Volumes are NOT removed by docker rm <container> unless you pass -v:

docker rm -v <container>       # removes anonymous volumes it created
docker rm <container>          # leaves anonymous volumes behind

Named volumes are never removed by docker rm — they belong to the user, not the container. This is by design (safer defaults), but also why "dangling" volumes accumulate.
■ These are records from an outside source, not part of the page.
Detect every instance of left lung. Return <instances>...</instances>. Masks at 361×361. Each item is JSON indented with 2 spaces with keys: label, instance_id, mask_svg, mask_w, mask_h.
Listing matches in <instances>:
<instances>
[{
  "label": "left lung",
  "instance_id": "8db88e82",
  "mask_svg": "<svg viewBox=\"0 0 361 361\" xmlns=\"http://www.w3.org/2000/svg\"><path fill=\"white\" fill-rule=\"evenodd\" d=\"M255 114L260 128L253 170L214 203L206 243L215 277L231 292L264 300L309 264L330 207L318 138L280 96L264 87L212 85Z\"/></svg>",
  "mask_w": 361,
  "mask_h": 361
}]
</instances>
Inspecting a Container's Storage

# See every mount on a container
docker inspect demo --format='{{json .Mounts}}' | jq
# [
#   {
#     "Type": "volume",
#     "Name": "dbdata",
#     "Source": "/var/lib/docker/volumes/dbdata/_data",
#     "Destination": "/var/lib/postgresql/data",
#     "RW": true,
#     ...
#   },
#   {
#     "Type": "bind",
#     "Source": "/home/user/src",
#     "Destination": "/app",
#     "RW": true,
#     ...
#   }
# ]

# See the OverlayFS layout
docker inspect demo --format='{{json .GraphDriver.Data}}' | jq
# {
#   "LowerDir": "/var/lib/docker/overlay2/<hash>/l/XXX:...",
#   "UpperDir": "/var/lib/docker/overlay2/<hash>/diff",
#   "WorkDir":  "/var/lib/docker/overlay2/<hash>/work",
#   "MergedDir":"/var/lib/docker/overlay2/<hash>/merged"
# }

Key Concepts Summary

  • Four storage destinations. Writable layer (ephemeral), bind mount (host path), named volume (Docker-managed), tmpfs (RAM).
  • Only bind mounts and named volumes persist across container removal. Everything else is wiped.
  • Bind mounts expose host paths. Great for dev and config; watch out for permissions and Docker Desktop slowness.
  • Named volumes are Docker-managed. Great for databases and any state the image initializes.
  • First-time population. Named volumes are populated from the image on first use; bind mounts hide the image's content at the target path.
  • tmpfs for scratch and read-only patterns. RAM-backed, counts against memory limits.
  • Always use the database's native backup tool for stateful services — tarring the data directory is not a backup.
  • Volumes are not auto-deleted with containers. Use docker rm -v for anonymous volumes; explicit docker volume rm for named.
  • --mount is the explicit form of -v. Use it in production for clarity.
  • docker system df shows disk usage; docker system prune --volumes reclaims unused (carefully).

Common Mistakes

  • Running a database with no volume, losing all data on docker rm. docker run -d postgres with no -v is a test-only pattern.
  • Using a bind mount on a database's data dir, breaking the image's initialization. Use a named volume.
  • Typo'ing a bind-mount host path. Docker silently creates the directory as root; your app sees empty data.
  • Running the container as a user that doesn't have permission on the host-side bind-mount path. Use --user $(id -u) or chown.
  • Using bind mounts for node_modules / .venv on Docker Desktop macOS/Windows. Named volume is 10-50× faster.
  • Calling docker-compose down -v without realizing -v deletes the named volumes. Backup first!
  • Assuming --rm removes volumes. It only removes anonymous volumes; named volumes stay.
  • Forgetting that tmpfs counts against the container's memory limit. A 2 GB tmpfs with a 1 GB limit crashes quickly.
  • Not backing up volumes. Docker doesn't do it for you; tarballs or native DB tools are yours to manage.
  • Trusting bind-mount config injection with missing target files. -v /host/config.yaml:/etc/app/config.yaml requires /etc/app/config.yaml to exist in the image — otherwise Docker creates a directory there.

KNOWLEDGE CHECK

Your teammate runs `docker run -d --name pg -p 5432:5432 postgres:16` and loads production-seeding data into it. Two days later, after a `docker rm -f pg` and a `docker run -d --name pg postgres:16`, the data is gone. Where did it go, and what was the correct setup?